In our study, individual greylags which have been observed in the area over many years are seen with more juveniles in spring than those pairs only observed once or twice in the study area. There are two possible explanations. Long-term site-faithful geese have a high breeding success. They know the area well and occupy optimal feeding sites. The feeding area has proved to be a good site for them in preparation for migration and they return every year. Those birds breeding less successfully switch to other areas to improve their spring feeding opportunities. Pink-footed geese which left spring staging areas in poor condition changed spring staging strategy in the next season; birds in good condition were less likely to change (Madsen 2001). So, the number of the returning geese could be an indirect measure for the quality of the site for staging and feeding on spring migration.

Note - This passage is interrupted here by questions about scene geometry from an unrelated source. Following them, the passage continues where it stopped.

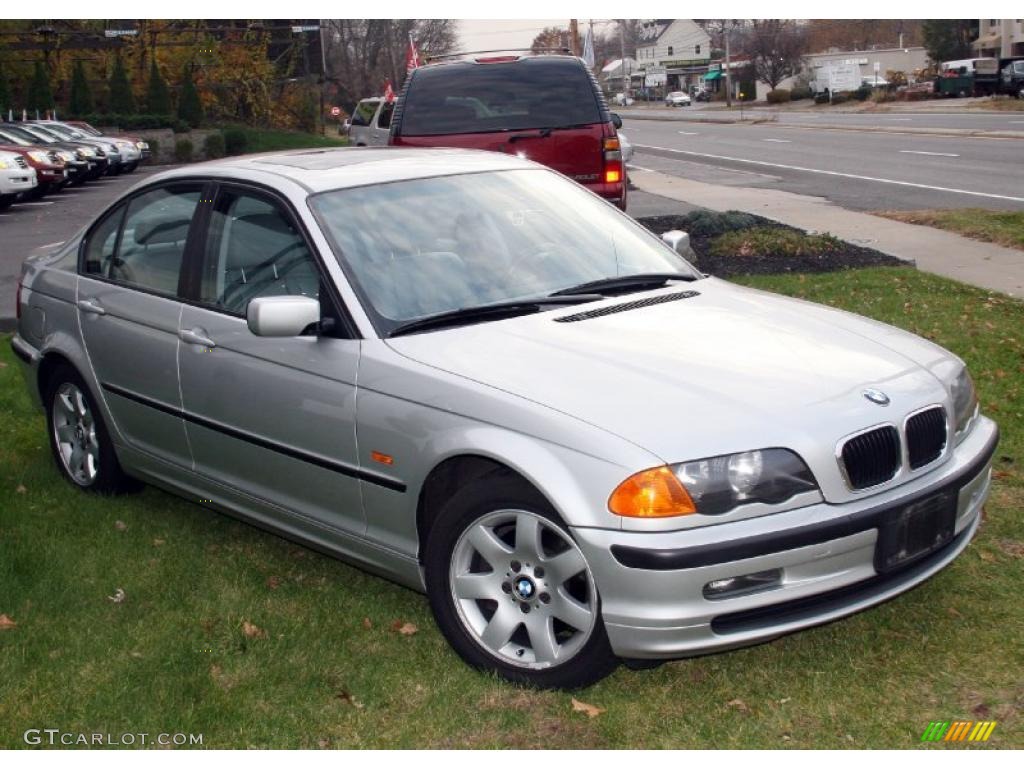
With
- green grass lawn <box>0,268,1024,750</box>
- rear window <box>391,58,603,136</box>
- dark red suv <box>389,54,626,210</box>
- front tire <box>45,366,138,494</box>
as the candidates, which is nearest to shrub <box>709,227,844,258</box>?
dark red suv <box>389,54,626,210</box>

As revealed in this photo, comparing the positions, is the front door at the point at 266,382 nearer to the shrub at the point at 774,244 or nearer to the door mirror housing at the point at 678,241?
the door mirror housing at the point at 678,241

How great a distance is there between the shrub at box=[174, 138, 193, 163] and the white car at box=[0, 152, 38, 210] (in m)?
18.8

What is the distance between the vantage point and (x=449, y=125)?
37.8ft

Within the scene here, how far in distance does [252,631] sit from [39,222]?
19747 millimetres

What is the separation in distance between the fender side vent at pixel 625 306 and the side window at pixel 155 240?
5.82 feet

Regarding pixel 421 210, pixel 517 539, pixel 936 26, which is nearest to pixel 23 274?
pixel 421 210

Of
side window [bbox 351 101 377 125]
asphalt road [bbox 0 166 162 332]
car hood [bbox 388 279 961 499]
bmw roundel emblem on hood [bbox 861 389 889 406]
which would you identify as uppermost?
side window [bbox 351 101 377 125]

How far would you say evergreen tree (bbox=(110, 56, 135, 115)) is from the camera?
47844mm

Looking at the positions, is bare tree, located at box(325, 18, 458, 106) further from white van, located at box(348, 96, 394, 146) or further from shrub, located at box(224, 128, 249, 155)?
white van, located at box(348, 96, 394, 146)

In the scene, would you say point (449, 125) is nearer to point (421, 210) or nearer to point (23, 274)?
point (23, 274)

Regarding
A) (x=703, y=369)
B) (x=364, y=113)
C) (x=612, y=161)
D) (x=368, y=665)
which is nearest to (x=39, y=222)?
(x=364, y=113)

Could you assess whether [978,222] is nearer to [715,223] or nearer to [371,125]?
[715,223]

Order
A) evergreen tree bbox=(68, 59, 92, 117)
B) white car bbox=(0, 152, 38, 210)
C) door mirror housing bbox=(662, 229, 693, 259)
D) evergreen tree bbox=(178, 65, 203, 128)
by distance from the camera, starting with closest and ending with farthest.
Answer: door mirror housing bbox=(662, 229, 693, 259) < white car bbox=(0, 152, 38, 210) < evergreen tree bbox=(68, 59, 92, 117) < evergreen tree bbox=(178, 65, 203, 128)

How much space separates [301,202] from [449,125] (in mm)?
6777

The other explanation refers to the successful winter survival of young geese for the heavily hunted greylag goose population rather than referring to the breeding success. Geese with high return rates could also be those which choose areas with low hunting pressure. In this case, the return rate of birds is more likely to express the ability of the parents to avoid predation and protect their young rather than the quality of the spring feeding area in terms of forage quality. Those birds using well-known areas use their site knowledge to avoid predation and hunting and thus enhance their survival rate (Robertson and Cooke 1999). The greylag goose “G01 blue” provides an example for this hypothesis. Every year it was seen in the Dutch province “Waterland Oost”, where goose damage to agricultural fields was prevented through increased hunting in 1992 (Visbeen and van der Waal 1997). Since 1993, G01 has been observed in the Dollard area. The goose is now returning to this area in spring ever since (more than 9 years). This shows that geese keep traditions as long as it is advantageous, but are able to abandon them when disadvantages start to prevail.